The billion-dollar stadium is located in Arlington, Tex., and is considered the Taj Mahal of the NFL. It was built as the home of the Dallas Cowboys, a storied NFL franchise that houses many Lombardi Trophys. It has and will continue to be the venue for college football games, concerts, corporate events (on the field for up to 4,000 guests) and galas. Within this mega venue it has over 22 locations for the perfect event, which includes weddings, Bar Mitzvahs, conferences, conventions, trade shows, consumer events and much more.

In my 15 years as an NFL executive, I have been in every stadium in the league, with the exception of the Jets and Giants stadium in the Meadowlands, which I experienced on Monday Night Football when the Rams played the Giants. That made it every stadium in the league.

I was a part of the 101ESPN crew that covered what is called Super Week, a media bonanza the week prior to the Super Bowl. And at that time I attended media day in this mega stadium. While it had a very impressive outer structure when pulling up to the venue, we were distracted by the snow and ice we had to stomp through to get inside. That took away some of the luster.

Once inside Cowboys Stadium, it is much more than just a stadium. It could be an extremely impressive and expensive art museum. It has galleries, local artist’s master pieces and houses some of the best art pieces from around the world.

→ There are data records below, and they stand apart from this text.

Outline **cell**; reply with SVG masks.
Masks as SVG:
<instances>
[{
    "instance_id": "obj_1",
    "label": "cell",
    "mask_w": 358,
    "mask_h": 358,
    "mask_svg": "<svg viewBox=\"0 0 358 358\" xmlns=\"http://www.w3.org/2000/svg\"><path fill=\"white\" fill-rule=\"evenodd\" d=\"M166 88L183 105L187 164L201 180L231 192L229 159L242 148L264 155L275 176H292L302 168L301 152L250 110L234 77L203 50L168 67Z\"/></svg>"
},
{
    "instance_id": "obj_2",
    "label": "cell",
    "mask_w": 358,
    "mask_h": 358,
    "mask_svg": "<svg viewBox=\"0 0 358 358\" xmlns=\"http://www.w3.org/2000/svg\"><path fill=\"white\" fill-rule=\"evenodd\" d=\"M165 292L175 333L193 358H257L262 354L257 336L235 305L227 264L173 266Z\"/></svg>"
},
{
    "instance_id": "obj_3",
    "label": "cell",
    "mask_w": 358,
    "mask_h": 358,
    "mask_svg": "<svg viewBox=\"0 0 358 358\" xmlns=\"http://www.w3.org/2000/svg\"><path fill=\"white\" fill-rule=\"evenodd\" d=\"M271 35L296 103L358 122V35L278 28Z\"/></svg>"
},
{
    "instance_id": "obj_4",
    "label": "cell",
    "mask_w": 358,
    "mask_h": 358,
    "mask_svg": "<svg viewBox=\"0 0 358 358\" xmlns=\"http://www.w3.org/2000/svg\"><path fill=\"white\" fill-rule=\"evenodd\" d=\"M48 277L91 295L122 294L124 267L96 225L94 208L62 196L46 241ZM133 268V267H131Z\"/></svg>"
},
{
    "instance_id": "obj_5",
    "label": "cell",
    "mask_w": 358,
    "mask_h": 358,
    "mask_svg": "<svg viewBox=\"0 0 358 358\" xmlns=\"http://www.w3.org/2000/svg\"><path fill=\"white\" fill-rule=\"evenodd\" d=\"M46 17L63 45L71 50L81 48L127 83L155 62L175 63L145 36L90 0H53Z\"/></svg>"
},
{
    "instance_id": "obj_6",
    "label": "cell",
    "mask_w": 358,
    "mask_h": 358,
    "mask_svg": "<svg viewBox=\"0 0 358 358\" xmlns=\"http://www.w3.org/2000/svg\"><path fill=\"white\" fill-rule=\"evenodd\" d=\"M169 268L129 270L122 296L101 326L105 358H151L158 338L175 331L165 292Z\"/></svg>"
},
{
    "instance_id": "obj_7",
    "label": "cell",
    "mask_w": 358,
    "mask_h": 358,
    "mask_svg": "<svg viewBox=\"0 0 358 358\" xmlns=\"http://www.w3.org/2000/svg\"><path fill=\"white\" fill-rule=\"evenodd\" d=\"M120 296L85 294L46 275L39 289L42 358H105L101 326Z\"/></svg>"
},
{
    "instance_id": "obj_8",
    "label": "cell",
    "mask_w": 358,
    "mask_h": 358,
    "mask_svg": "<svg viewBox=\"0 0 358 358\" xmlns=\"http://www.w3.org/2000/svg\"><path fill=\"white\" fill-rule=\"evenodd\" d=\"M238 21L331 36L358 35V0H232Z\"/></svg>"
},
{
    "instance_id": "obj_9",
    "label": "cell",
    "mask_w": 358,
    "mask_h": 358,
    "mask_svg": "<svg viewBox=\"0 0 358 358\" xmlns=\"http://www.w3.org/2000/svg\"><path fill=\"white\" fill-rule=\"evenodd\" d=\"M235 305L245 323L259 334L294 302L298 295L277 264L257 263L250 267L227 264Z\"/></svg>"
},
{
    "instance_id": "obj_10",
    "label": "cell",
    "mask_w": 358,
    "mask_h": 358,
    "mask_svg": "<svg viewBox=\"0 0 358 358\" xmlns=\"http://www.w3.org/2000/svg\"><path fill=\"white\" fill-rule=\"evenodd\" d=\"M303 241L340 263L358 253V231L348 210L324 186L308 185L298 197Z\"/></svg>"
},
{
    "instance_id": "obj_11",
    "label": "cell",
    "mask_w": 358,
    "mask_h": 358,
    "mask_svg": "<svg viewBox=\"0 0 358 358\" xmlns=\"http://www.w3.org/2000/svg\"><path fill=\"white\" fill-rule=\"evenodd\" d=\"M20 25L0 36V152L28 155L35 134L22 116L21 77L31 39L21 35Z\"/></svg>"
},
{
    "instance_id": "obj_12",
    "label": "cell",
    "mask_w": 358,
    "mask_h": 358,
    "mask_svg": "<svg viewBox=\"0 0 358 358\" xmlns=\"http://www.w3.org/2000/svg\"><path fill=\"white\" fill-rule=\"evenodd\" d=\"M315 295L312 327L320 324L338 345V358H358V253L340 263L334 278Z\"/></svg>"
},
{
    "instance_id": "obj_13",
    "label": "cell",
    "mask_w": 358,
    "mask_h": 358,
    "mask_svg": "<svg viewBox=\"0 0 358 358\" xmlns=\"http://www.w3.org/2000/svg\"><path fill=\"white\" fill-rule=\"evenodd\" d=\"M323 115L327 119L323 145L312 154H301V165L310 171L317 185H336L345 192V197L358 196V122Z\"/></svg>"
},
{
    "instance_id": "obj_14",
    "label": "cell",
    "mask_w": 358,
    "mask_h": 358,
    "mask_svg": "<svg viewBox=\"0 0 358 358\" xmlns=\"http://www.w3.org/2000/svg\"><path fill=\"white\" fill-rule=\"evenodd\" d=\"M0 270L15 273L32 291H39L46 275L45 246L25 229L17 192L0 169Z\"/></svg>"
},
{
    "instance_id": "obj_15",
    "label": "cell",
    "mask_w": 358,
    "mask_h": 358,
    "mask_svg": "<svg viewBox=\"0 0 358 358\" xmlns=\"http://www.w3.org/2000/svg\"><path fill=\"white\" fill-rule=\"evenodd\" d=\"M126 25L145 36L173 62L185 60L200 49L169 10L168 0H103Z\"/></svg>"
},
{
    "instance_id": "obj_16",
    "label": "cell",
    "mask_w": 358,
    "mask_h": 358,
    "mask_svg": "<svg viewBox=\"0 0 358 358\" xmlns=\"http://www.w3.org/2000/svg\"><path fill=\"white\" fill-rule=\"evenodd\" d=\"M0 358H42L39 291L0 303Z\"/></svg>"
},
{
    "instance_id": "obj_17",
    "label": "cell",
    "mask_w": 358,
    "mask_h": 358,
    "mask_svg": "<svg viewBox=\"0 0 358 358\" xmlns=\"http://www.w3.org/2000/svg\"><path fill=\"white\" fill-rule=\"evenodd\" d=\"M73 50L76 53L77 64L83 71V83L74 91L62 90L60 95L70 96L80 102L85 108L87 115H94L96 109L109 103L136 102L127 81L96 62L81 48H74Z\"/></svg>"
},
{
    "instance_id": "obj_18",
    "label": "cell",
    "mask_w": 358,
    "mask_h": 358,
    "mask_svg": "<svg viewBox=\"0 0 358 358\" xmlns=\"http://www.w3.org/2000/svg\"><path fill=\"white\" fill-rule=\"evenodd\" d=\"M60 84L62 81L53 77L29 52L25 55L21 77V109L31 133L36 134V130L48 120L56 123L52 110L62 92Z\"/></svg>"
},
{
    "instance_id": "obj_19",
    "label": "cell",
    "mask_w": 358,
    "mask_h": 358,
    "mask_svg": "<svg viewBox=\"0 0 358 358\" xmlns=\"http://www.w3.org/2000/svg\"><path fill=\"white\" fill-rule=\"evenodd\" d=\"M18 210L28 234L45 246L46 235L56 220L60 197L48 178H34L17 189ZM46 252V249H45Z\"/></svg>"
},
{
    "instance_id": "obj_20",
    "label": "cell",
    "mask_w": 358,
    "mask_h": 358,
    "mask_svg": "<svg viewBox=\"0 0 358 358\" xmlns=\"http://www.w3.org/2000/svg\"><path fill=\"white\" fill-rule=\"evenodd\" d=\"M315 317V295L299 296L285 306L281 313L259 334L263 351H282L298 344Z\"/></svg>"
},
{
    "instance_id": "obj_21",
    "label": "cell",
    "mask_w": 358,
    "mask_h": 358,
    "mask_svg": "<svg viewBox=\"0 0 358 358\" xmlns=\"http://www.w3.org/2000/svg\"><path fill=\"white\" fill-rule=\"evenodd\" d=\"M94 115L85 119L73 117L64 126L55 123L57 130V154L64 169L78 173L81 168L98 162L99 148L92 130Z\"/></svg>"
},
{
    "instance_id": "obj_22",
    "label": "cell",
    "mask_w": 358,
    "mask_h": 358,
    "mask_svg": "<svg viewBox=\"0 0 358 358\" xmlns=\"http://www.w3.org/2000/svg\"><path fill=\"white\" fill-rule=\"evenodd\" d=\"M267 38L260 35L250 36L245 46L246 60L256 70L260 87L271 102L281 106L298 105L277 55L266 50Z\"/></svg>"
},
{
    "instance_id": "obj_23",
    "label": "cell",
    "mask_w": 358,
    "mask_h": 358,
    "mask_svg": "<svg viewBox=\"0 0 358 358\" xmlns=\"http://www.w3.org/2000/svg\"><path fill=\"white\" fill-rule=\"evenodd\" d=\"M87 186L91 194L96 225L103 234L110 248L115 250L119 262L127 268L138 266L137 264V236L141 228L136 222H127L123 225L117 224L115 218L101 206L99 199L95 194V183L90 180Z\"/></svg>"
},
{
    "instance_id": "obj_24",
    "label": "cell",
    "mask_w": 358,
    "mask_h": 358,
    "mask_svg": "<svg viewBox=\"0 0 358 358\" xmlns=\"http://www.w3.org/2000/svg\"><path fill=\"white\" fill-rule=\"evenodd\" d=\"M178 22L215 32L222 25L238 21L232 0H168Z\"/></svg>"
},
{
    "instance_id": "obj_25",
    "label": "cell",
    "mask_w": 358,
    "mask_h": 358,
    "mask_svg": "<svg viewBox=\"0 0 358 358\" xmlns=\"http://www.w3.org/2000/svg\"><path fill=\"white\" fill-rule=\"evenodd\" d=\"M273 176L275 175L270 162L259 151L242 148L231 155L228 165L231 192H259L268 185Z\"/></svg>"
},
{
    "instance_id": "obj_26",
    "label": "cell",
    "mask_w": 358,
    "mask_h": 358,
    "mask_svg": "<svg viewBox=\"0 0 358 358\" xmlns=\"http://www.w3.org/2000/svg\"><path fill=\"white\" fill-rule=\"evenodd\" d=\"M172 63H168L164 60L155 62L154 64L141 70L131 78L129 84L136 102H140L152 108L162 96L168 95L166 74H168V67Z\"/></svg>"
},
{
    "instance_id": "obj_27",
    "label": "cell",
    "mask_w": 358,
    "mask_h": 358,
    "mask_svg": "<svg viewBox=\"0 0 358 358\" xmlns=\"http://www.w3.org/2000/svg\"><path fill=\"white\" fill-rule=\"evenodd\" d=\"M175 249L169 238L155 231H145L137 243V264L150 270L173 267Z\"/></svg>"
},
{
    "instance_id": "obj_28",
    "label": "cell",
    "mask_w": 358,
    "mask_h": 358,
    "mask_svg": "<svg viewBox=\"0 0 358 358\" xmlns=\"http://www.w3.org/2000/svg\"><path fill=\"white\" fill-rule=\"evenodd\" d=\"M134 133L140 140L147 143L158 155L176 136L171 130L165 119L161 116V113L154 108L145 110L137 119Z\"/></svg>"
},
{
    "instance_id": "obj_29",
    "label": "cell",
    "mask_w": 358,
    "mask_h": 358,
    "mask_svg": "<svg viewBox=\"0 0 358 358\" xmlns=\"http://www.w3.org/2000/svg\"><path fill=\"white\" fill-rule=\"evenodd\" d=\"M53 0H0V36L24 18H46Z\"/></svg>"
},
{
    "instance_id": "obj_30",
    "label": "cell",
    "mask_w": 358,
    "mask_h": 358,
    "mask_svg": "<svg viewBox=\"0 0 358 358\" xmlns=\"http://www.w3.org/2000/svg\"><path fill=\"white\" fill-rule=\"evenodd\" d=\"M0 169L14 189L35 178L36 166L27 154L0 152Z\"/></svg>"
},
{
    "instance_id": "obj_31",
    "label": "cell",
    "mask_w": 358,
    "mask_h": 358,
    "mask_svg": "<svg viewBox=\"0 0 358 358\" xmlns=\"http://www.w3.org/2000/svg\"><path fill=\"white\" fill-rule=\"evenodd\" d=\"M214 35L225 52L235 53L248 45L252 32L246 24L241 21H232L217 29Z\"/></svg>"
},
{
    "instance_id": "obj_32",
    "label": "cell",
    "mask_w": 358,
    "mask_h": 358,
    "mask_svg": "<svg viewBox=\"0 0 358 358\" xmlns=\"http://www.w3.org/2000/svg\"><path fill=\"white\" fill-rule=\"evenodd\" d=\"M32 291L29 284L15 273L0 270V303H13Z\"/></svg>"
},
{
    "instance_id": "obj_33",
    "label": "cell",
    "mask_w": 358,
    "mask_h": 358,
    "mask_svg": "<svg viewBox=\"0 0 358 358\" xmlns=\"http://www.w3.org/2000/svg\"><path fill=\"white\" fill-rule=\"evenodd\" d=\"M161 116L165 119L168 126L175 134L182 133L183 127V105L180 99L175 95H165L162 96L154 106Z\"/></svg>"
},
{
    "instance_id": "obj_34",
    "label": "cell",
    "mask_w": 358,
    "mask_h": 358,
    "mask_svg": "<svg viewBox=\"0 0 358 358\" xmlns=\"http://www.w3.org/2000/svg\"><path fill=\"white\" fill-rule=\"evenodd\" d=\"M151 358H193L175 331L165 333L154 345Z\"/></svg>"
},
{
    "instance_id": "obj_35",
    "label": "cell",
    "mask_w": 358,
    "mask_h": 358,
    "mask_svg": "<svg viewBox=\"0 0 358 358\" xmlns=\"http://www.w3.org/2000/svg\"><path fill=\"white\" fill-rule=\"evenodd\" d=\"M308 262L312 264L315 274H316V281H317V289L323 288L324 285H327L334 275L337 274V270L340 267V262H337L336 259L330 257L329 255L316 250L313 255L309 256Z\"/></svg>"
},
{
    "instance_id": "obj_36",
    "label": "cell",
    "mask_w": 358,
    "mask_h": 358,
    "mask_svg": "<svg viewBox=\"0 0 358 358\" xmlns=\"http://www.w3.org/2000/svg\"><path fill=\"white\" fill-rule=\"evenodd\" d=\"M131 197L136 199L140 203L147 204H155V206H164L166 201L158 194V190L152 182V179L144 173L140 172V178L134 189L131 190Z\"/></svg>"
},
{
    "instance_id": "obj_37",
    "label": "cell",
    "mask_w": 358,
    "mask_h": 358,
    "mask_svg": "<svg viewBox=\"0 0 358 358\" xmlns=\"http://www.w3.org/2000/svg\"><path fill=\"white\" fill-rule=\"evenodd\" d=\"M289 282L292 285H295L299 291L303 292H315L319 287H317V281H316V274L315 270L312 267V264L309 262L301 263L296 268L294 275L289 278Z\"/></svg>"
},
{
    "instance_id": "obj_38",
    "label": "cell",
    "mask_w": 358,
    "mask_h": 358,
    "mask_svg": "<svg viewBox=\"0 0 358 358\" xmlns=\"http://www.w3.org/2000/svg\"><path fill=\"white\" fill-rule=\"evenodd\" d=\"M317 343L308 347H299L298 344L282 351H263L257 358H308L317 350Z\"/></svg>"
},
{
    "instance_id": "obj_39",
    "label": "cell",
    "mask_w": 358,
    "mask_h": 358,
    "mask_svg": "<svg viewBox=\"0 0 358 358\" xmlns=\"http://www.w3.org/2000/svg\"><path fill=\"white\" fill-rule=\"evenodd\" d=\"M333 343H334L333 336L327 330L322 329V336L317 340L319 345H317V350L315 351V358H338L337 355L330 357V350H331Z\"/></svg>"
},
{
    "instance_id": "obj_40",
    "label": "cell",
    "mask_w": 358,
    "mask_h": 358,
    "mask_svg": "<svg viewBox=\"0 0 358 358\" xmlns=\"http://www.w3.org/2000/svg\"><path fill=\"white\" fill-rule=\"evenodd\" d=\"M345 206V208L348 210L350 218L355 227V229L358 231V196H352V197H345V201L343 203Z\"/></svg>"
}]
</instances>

There were giant mirrored glass cubes, oil and linen paintings, printed aluminum plates, and vinyl prints that were 108 feet long. You see, everything is big in Texas.

There is no other stadium like this in the world. The question is whether it will be named one of the 21st century wonders of the world. It houses the largest big screen in the world, called the Colossal Video Board. It is 160 feet in length (which stretches from one 20-yard line to the other) and 72 feet in height and weighs 1.2 million pounds. On both ends there are two end-zone boards that are 53 feet long and 30 feet high, allowing a view from anywhere in the stadium.

It has a retractable roof that was designed to look just like the old stadium opening, and yes so God could watch America’s Team play. What was awesome was the retractable end-zone doors, which reminded me of my days working and visiting at Boeing, were they housed the 747 airplanes. The doors on the stadium are 120 feet high and 180 feet wide and require18 minutes to open.

I was fortunate to walk into one of the field-level touchdown suites on my visit during media day. Cowboys fans are treated to the players from both teams walking through the middle of the suite to the field and back during halftime, which is protected by giant glass panels. What an experience for the fans.

I will get another opportunity to visit this grand palace on Sunday as the Rams’ sideline reporter and I will experience another section of the stadium: the visiting locker room and the press box, which I’m sure are outrageous as well.